**DO THIS:**
Arrange every line of the records below as a numbered list, leaving out the blank lines.

[Rows from a dataset]

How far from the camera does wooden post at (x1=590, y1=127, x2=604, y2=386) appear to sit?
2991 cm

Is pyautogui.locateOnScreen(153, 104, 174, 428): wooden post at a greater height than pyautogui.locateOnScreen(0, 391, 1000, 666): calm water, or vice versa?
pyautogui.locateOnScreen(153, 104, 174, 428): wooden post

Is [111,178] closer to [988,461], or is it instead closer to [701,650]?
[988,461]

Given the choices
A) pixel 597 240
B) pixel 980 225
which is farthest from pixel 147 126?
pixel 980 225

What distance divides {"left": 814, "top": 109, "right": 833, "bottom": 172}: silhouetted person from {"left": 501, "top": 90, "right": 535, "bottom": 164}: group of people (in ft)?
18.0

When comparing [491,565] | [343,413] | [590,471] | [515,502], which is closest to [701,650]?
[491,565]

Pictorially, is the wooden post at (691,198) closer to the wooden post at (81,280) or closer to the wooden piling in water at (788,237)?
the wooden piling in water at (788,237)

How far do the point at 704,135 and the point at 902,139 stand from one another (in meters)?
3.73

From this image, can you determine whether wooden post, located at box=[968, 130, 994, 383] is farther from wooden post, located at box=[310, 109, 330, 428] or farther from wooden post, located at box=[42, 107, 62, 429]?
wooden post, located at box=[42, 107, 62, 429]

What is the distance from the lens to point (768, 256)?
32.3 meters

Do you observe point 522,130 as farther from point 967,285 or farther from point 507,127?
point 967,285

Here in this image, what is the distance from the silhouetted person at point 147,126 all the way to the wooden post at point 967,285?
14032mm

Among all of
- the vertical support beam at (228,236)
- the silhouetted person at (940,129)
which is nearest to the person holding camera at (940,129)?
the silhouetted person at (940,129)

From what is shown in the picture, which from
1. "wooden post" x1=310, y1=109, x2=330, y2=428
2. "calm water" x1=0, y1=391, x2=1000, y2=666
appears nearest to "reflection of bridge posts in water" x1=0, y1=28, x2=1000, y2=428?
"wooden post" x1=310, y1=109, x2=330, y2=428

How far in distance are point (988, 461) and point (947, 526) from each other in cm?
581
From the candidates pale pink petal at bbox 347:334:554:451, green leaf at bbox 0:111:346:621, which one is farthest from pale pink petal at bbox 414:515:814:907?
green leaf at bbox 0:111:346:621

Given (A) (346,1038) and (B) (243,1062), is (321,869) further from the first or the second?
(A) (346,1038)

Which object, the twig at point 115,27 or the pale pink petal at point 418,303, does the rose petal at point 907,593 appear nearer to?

**ANSWER FOR THIS EXERCISE:**
1. How far from the camera does wooden post at (x1=590, y1=127, x2=604, y2=386) appear to sit?
2. 2991 cm
3. Is pyautogui.locateOnScreen(153, 104, 174, 428): wooden post at a greater height than pyautogui.locateOnScreen(0, 391, 1000, 666): calm water, or vice versa?
4. pyautogui.locateOnScreen(153, 104, 174, 428): wooden post
5. Is [111,178] closer to [988,461], or is it instead closer to [701,650]?
6. [988,461]
7. Given the choices
8. A) pixel 597 240
9. B) pixel 980 225
10. which is farthest from pixel 147 126?
11. pixel 980 225
12. What distance divides {"left": 814, "top": 109, "right": 833, "bottom": 172}: silhouetted person from {"left": 501, "top": 90, "right": 535, "bottom": 164}: group of people (in ft)?
13. 18.0
14. When comparing [491,565] | [343,413] | [590,471] | [515,502], which is closest to [701,650]?
15. [491,565]
16. Pictorially, is the wooden post at (691,198) closer to the wooden post at (81,280) or closer to the wooden piling in water at (788,237)?
17. the wooden piling in water at (788,237)
18. How far do the point at 704,135 and the point at 902,139 stand from one another (in meters)?
19. 3.73
20. From this image, can you determine whether wooden post, located at box=[968, 130, 994, 383] is farther from wooden post, located at box=[310, 109, 330, 428] or farther from wooden post, located at box=[42, 107, 62, 429]?
21. wooden post, located at box=[42, 107, 62, 429]
22. What is the distance from the lens to point (768, 256)?
23. 32.3 meters
24. Do you observe point 522,130 as farther from point 967,285 or farther from point 507,127?
25. point 967,285
26. Here in this image, what is the distance from the silhouetted person at point 147,126 all the way to the wooden post at point 967,285?
27. 14032mm
28. Among all of
29. - the vertical support beam at (228,236)
30. - the silhouetted person at (940,129)
31. which is nearest to the person holding camera at (940,129)?
32. the silhouetted person at (940,129)
33. From what is shown in the picture, which from
34. 1. "wooden post" x1=310, y1=109, x2=330, y2=428
35. 2. "calm water" x1=0, y1=391, x2=1000, y2=666
36. appears nearest to "reflection of bridge posts in water" x1=0, y1=28, x2=1000, y2=428?
37. "wooden post" x1=310, y1=109, x2=330, y2=428
38. How far in distance are point (988, 461) and point (947, 526) from each other in cm?
39. 581
40. From the candidates pale pink petal at bbox 347:334:554:451, green leaf at bbox 0:111:346:621, which one is farthest from pale pink petal at bbox 414:515:814:907?
41. green leaf at bbox 0:111:346:621
42. Given (A) (346,1038) and (B) (243,1062), is (321,869) further from the first or the second?
43. (A) (346,1038)
44. Which object, the twig at point 115,27 or the pale pink petal at point 418,303, does the rose petal at point 907,593 appear nearer to?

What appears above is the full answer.